Member of the Mississippi Senate from the 6th district
- In office January 12, 2011 – January 5, 2016
- Preceded by: Alan Nunnelee
- Succeeded by: Chad McMahan

Personal details
- Born: November 10, 1947 (age 78)
- Party: Republican

= Nancy Adams Collins =

American politician (born 1947)

Nancy Adams Collins (born November 10, 1947) is an American politician in the Mississippi State Senate.

==Personal life==
Nancy Adams Collins graduated from Tupelo High School and holds a BS degree in Speech Therapy from Mississippi University for Women and in Nursing from Itawamba Community College. She and her husband Jim, retired president and vice-chairman of BancorpSouth, are the parents of four children and have six grandchildren.

==Public service==
Nancy Adams Collins is the founding president of Sanctuary Hospice house, which was named by Congress as a National Demonstration Project. In 2008, her advocacy efforts earned her the Jefferson Award for Public Service, the Jacqueline Kennedy Onassis Award for Public Service and the Governor's Award for Volunteer Service.

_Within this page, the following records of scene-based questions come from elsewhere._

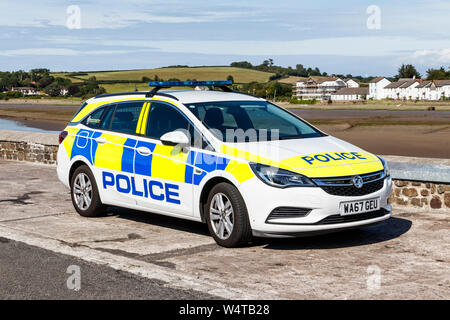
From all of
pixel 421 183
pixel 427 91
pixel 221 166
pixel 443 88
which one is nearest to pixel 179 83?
pixel 221 166

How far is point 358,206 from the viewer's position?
23.5 ft

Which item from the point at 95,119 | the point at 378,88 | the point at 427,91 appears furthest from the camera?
the point at 378,88

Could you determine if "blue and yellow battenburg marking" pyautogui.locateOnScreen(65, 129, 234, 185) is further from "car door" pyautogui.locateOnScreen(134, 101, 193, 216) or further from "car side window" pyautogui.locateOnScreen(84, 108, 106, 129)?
"car side window" pyautogui.locateOnScreen(84, 108, 106, 129)

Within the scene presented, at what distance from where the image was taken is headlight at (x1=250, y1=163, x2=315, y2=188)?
22.8 feet

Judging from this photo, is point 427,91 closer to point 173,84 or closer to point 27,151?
point 27,151

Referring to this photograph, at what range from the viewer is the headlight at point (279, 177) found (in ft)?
22.8

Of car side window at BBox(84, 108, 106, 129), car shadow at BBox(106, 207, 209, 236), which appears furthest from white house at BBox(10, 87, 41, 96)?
car side window at BBox(84, 108, 106, 129)

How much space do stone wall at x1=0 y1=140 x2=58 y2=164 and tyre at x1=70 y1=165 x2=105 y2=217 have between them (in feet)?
20.3

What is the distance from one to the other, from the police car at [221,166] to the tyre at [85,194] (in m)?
0.02

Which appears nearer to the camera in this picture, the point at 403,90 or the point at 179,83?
the point at 179,83

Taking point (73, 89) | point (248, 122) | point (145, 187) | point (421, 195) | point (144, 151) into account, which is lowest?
point (421, 195)

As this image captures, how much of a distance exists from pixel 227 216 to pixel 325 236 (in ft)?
4.53

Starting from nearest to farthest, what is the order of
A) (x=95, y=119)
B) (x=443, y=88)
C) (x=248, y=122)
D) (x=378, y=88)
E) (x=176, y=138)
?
(x=176, y=138) → (x=248, y=122) → (x=95, y=119) → (x=443, y=88) → (x=378, y=88)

In January 2011, Nancy Collins was elected to Mississippi State Senate, representing District Six after the position was vacated by Alan Nunelle, following his election to US Congress representing Mississippi's First District. She currently serves as chairman of the Senate Accountability, Efficiency and Transparency Committee and serves as vice chairman of the Education Committee. She is a member of the Agriculture, Appropriations, Forestry, Public Health and Welfare, and Veterans and Military Affairs committees. She also serves as a legislative advisor to the State Personnel Board and she has served as Chairman and vice chairman of the Joint Legislative Committee on Performance, Evaluation and Expenditure Review, commonly known as the PEER Committee. On August 4, 2015 Sen. Nancy Collins, R-Tupelo, was upset by Guntown Alderman Chad McMahan.

==Career==
Prior to her election to Mississippi State Senate, Nancy Collins served as chairman of North Mississippi Interact and is a past board member of SAV-A-Life, the Boys and Girls Club, the Tupelo Christian Women's Club, Habitat for Humanity, and the Family Resource Center. She is a registered nurse, a limited obstetrical ultrasonographer, a speech therapist, and has worked as a social worker. She also established the Parkgate Pregnancy Clinic's Medical Clinic.
In 2015, Nancy Collins ran an unsuccessful campaign for the U.S. House of Representatives in Mississippi's First Congressional District in a special election following the death of Congressman Alan Nunnelee who died in February 2015. If elected, she would have been the first woman from Mississippi to serve in the United States Congress.